To explore exactly how HIV puts children at greater risk of contracting and dying from TB, an international team of scientists, led by researchers at the University of Pittsburgh, University of Wisconsin-Madison and University of Hawaii at Mānoa, have secured a five-year, $6.2 million grant from the National Institute of Allergy and Infectious Diseases. The grant will fund nonhuman primate experiments to understand disease mechanisms and explore a potential therapeutic approach. Then, extending from the laboratory to the field, the researchers will investigate whether the same findings are true for children living in Myanmar, where rates of HIV and TB are both high.
“Kids are not small adults. They have distinct immune responses. You can’t necessarily extrapolate results from adults to kids,” said principal investigator Charles Scanga, Ph.D., research associate professor of microbiology and molecular genetics Pitt School of Medicine. “Our first goal is to check whether we see in kids what we have already shown in adults—in a model of kids who may go many months or years without being diagnosed, which is the unfortunate clinical reality in underserved parts of the world.”
Scanga’s lab is located in Pitt’s Center for Vaccine Research, which is one of the few infectious disease labs in the world equipped with a PET-CT scanner. That imaging technology allows Scanga to observe disease progression in infected animals over time.
Scanga uses adolescent monkeys, age 1.5 to 2 years, which is equivalent to age 10 to 14 in humans. He will infect them with SIV – the monkey version of HIV – and, after several weeks, treat them with antiviral drugs like those used to treat people living with HIV. Next, he will expose them to the bacteria that causes TB.
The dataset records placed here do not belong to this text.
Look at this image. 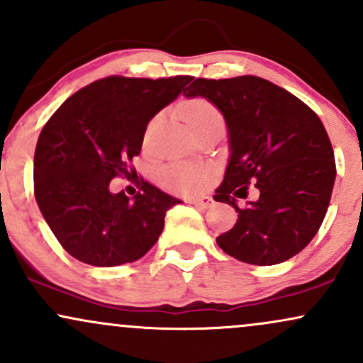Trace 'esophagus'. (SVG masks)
<instances>
[{
	"instance_id": "1",
	"label": "esophagus",
	"mask_w": 363,
	"mask_h": 363,
	"mask_svg": "<svg viewBox=\"0 0 363 363\" xmlns=\"http://www.w3.org/2000/svg\"><path fill=\"white\" fill-rule=\"evenodd\" d=\"M191 203H193L194 206L201 208V210H206V208H210L211 205H213V199H211L210 196H199V198L191 199Z\"/></svg>"
}]
</instances>
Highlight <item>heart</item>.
Returning <instances> with one entry per match:
<instances>
[{
	"label": "heart",
	"instance_id": "b5f03b06",
	"mask_svg": "<svg viewBox=\"0 0 363 363\" xmlns=\"http://www.w3.org/2000/svg\"><path fill=\"white\" fill-rule=\"evenodd\" d=\"M179 114L186 119V123L194 129L198 135L210 131V129L223 128V114L213 102L205 97H194L182 102L179 106ZM162 123V114L153 116L148 123L145 140H152ZM208 169L205 165L193 164V162H172L160 170V184L172 193H191L199 189L206 182Z\"/></svg>",
	"mask_w": 363,
	"mask_h": 363
}]
</instances>
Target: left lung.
I'll use <instances>...</instances> for the list:
<instances>
[{
  "label": "left lung",
  "mask_w": 363,
  "mask_h": 363,
  "mask_svg": "<svg viewBox=\"0 0 363 363\" xmlns=\"http://www.w3.org/2000/svg\"><path fill=\"white\" fill-rule=\"evenodd\" d=\"M186 97L201 95L222 111L230 160L215 201L239 215L234 228L216 237L223 252L257 266L298 254L326 216L336 162L326 128L301 99L259 77L196 78ZM257 199L237 207V197Z\"/></svg>",
  "instance_id": "1"
}]
</instances>
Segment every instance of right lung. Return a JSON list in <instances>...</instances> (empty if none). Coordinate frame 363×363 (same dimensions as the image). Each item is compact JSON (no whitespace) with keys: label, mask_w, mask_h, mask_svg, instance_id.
Instances as JSON below:
<instances>
[{"label":"right lung","mask_w":363,"mask_h":363,"mask_svg":"<svg viewBox=\"0 0 363 363\" xmlns=\"http://www.w3.org/2000/svg\"><path fill=\"white\" fill-rule=\"evenodd\" d=\"M191 80L112 74L74 91L44 124L34 157L35 201L78 261L118 266L155 245L165 213L181 201L143 179L133 199L111 193L109 184L131 176L150 119Z\"/></svg>","instance_id":"1"}]
</instances>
In Scanga’s previous work with adult monkeys, the SIV-positive animals fared much worse than their SIV-negative counterparts, with faster TB progression.
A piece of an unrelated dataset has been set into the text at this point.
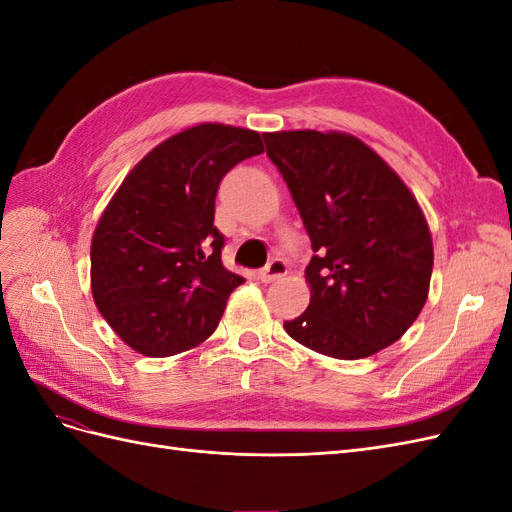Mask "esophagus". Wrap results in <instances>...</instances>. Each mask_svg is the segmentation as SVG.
<instances>
[{"instance_id":"obj_1","label":"esophagus","mask_w":512,"mask_h":512,"mask_svg":"<svg viewBox=\"0 0 512 512\" xmlns=\"http://www.w3.org/2000/svg\"><path fill=\"white\" fill-rule=\"evenodd\" d=\"M288 275V265L284 260H280V258H275V260H271L269 265L260 271V280L265 282V284H271V282H277V280H282V277H286Z\"/></svg>"}]
</instances>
The reason, Scanga hypothesizes, is that SIV attacks the natural killer T cells and mucosal-associated invariant T cells in the lungs that would normally act as a first defense against TB. In response, these cells produce more of the protein PD-1, which leads to immune exhaustion and failure to respond to invading bacteria.
The next step is to see whether it’s possible to reverse immune exhaustion to fend off TB more effectively. So, Scanga teamed up with Shelby O’Connor, Ph.D., associate professor of pathology and laboratory medicine at the University of Wisconsin-Madison.
They plan to treat SIV-positive monkeys with a cancer immunotherapy drug, a PD-1 blocker, that reverses immune exhaustion so that T cells might better prevent TB bacteria from infiltrating the lungs.
“It’s amazing to me how the interventions for people living with HIV are merging with those used to treat cancer,” O’Connor said. “While the diseases are quite different, there also are many similarities in how an affected person responds to each disease.”
Extending these questions from the laboratory to the field, the researchers initiated a collaboration with Lishomwa Ndhlovu, M.D., Ph.D., professor of tropical medicine in the John A. Burns School of Medicine at the University of Hawaii.
In collaboration with the Yangon Children’s Hospital, Ndhlovu and his team will look at blood samples from children in Myanmar. The idea is to see whether children living with HIV have the same T cell deficiencies and immune exhaustion markers as the laboratory animals do, and whether those markers correlate with TB coinfection rates.
“Children with HIV are very vulnerable to TB, and anything we can do to try to better understand the pathology of the disease and potentially develop new interventions would make a great dent in the morbidity and mortality of the two diseases,” Ndhlovu said.